How can I compute the PDF/CDF and expected value of the following function:
$$
\frac{\alpha}{r^2}
$$
where $r$ is generated as follows:
- draw $x$ and $y$ from a uniform distribution in the range $[-r_\max,+r_\max]$.
- if $r_\min \le \sqrt{x^2+y^2} \le r_\max$ then $r=\sqrt{x^2+y^2}$ else repeat step (1)

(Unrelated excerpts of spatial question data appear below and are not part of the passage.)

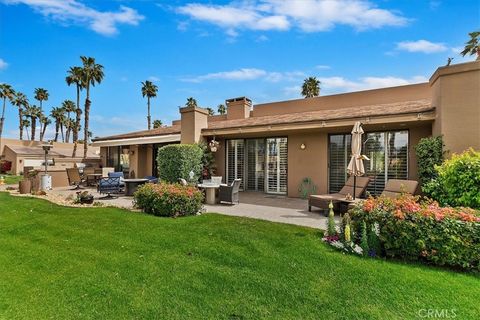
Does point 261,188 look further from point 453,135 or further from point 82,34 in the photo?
point 82,34

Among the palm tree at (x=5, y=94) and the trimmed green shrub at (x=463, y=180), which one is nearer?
the trimmed green shrub at (x=463, y=180)

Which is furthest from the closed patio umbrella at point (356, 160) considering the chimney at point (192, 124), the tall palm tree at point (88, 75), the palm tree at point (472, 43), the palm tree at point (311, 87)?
the tall palm tree at point (88, 75)

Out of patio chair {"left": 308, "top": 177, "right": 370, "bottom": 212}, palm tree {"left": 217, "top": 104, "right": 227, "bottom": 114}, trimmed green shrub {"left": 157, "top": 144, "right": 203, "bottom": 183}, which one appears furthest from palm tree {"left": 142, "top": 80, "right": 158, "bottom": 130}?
patio chair {"left": 308, "top": 177, "right": 370, "bottom": 212}

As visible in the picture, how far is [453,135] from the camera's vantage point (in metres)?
10.4

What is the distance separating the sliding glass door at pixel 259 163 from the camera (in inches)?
709

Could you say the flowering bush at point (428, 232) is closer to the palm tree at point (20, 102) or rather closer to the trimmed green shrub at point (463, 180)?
the trimmed green shrub at point (463, 180)

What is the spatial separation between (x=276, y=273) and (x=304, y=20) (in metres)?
11.8

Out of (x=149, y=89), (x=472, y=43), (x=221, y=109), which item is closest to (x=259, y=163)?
(x=472, y=43)

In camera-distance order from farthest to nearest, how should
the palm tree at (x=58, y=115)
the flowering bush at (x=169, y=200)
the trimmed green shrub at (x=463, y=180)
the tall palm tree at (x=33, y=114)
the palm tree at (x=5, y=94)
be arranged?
the palm tree at (x=58, y=115) < the tall palm tree at (x=33, y=114) < the palm tree at (x=5, y=94) < the flowering bush at (x=169, y=200) < the trimmed green shrub at (x=463, y=180)

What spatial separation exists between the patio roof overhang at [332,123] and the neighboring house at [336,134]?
4cm

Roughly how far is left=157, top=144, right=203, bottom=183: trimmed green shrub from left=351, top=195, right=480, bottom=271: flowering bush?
1161cm

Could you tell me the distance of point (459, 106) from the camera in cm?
1030

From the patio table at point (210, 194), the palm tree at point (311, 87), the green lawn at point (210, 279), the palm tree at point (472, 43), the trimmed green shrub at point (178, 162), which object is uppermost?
the palm tree at point (311, 87)

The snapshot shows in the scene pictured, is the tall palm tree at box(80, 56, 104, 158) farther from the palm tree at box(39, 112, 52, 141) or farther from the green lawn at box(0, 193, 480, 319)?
the palm tree at box(39, 112, 52, 141)
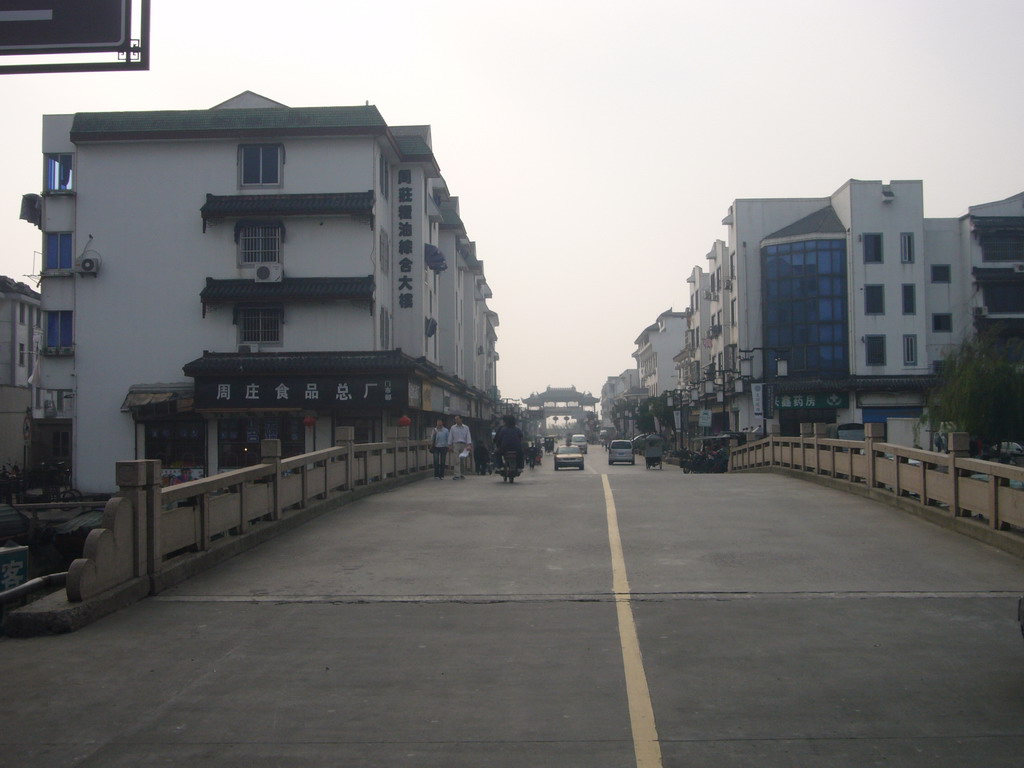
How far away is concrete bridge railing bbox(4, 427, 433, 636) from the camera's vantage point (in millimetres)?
8391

$r_\min$, $r_\max$, and $\alpha$ are given constants.
Best Answer
This is really the same as drawing the pair $(x,y)$ uniformly from inside the annulus bounded by concentric circles of radii $r_\min$ and $r_\max$. If $s$ is between $r_\min$ and $r_\max$ then the probability that $r\le s$ is the area between the circle of radius $s$ and the circle of radius $r_\min$ divided by the whole area of the annulus. I.e. $$ \Pr(r \le s) = \frac{\text{area of annulus between radii }r_\min\text{ and }s}{\text{area of annulus between radii }r_\min\text{ and }r_\max} = \frac{\pi s^2 - \pi r_\min^2}{\pi r_\max^2 - \pi r_\min^2} = \frac{s^2-r_\min^2}{r_\max^2-r_\min^2}. $$ So that's the CDF as a function of $s$. Differentiate it to get the PDF, and the numerator becomes $2s$ while the denominator stays as it was. Call the CDF (capital) $F$ and density (lower-case) $f$, and then the expected value is $$ \alpha\int_{r_\min}^{r_\max} \frac{1}{s^2} f(s)\;ds. $$